BMR Calculator
Calculate your Basal Metabolic Rate — the minimum calories your body burns every day just to keep you alive, at complete rest.
BMR Calculator
Mifflin-St Jeor · Harris-Benedict
BMR is the foundation of your caloric needs. Multiply it by your activity factor to get TDEE (Total Daily Energy Expenditure). Even if you did nothing all day, your body would burn this many calories keeping your organs, brain, and metabolism running.
Mifflin-St Jeor (men): 10W + 6.25H - 5A + 5. (women): 10W + 6.25H - 5A - 161.
BMR by Weight & Sex (Mifflin-St Jeor, age 30, 175cm / 5'9")
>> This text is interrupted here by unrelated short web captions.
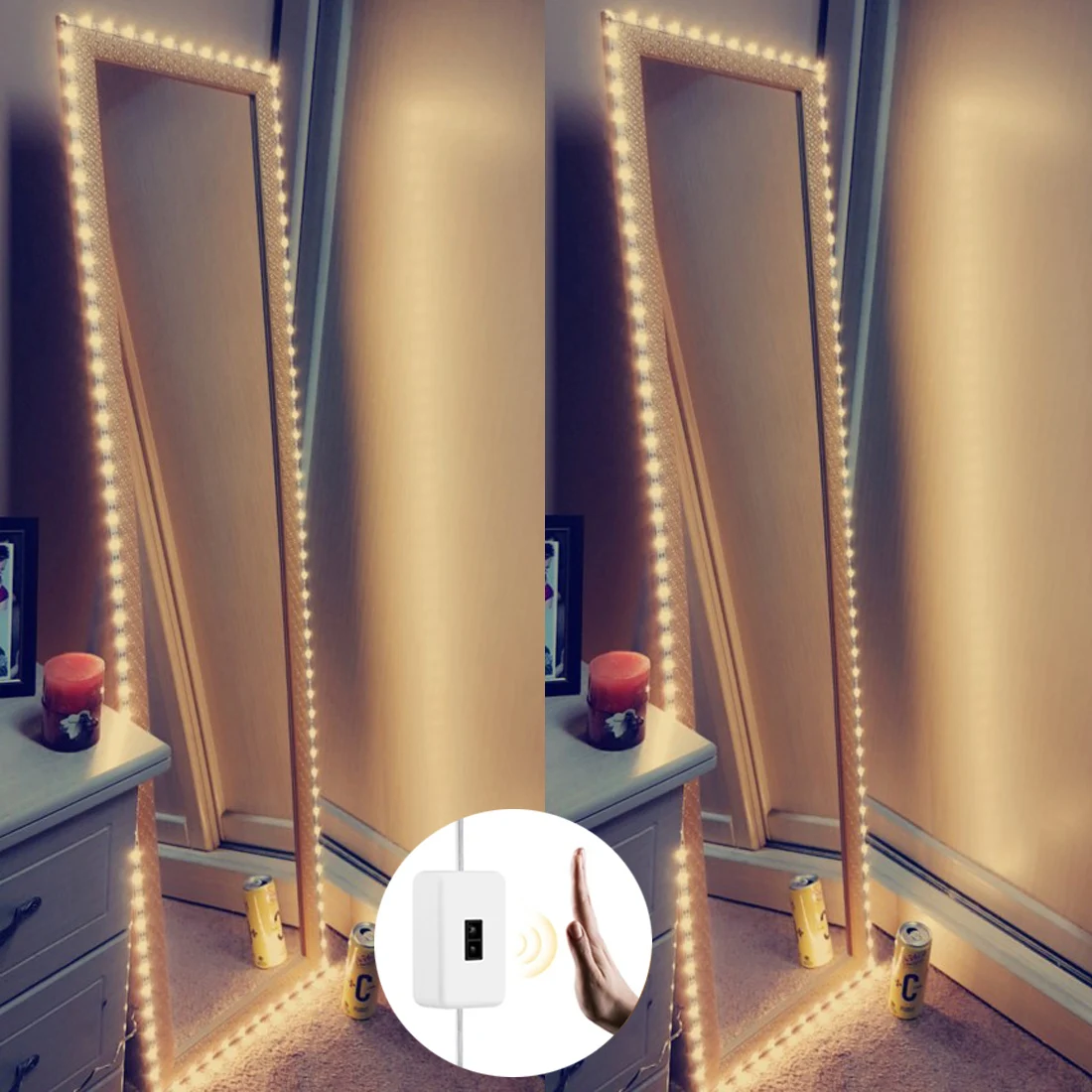 Wasserdichte Kosmetikspiegel Licht Hand Sweep Motion Sensor USB LED Lichter für Ihr Zimmer Make-Up Lampe Band Streifen 5V luces para espejo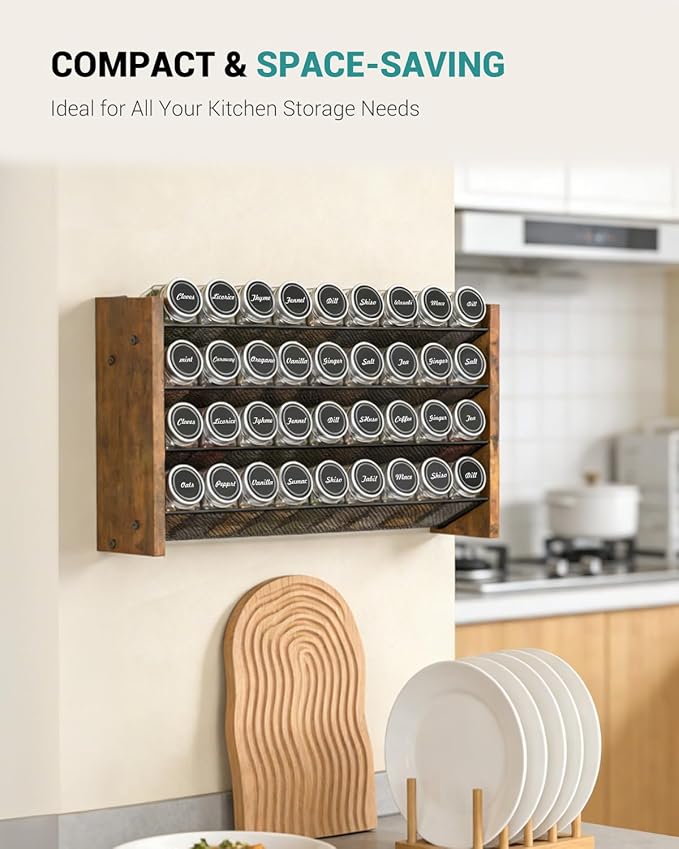 NESAPTO Spice Rack Organizer with 36 Glass Spice Jars, Wood 4-Tier Seasoning Organizer with Labels for Cabinet, Pantry, Countertop or Wall Mount, Chalk Marker and Funnel Set, 17.2" W × 9.4" H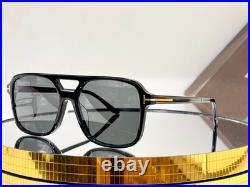 Tom Ford Black-Frame Silver-Lens Aviator Sunglasses 59 16-150
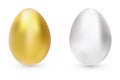 Vector illustration, gold and silver eggs isolated on white background with shadow. Easter eggs Royalty Free Stock Photo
| Weight | Male BMR (kcal) | Female BMR (kcal) |
|---|---|---|
| 55 kg / 121 lbs | ~1,450 | ~1,289 |
| 70 kg / 154 lbs | ~1,600 | ~1,439 |
| 85 kg / 187 lbs | ~1,750 | ~1,589 |
| 100 kg / 220 lbs | ~1,900 | ~1,739 |
| 115 kg / 253 lbs | ~2,050 | ~1,889 |
BMR vs TDEE — What's the Difference?
BMR is your resting calorie burn — the calories needed just to keep you alive. TDEE (Total Daily Energy Expenditure) is BMR multiplied by an activity factor (1.2–1.9). BMR is typically 60–70% of TDEE for most active people. A sedentary office worker multiplies BMR × 1.2; a hard-training athlete may multiply by 1.7–1.9. Use the TDEE calculator to get your full daily calorie need.
What Affects BMR?
The main factors are lean body mass, age, sex, and height. Muscle tissue is metabolically more active than fat — so two people of the same weight can have very different BMRs if one is more muscular. BMR naturally declines about 1–2% per decade from age 30, which is why maintaining muscle mass through resistance training is important as you age.
Note on formulas: Mifflin-St Jeor is generally the most accurate for average adults. Harris-Benedict (revised) is shown for comparison. If you know your body fat %, the Katch-McArdle formula using lean mass is even more precise.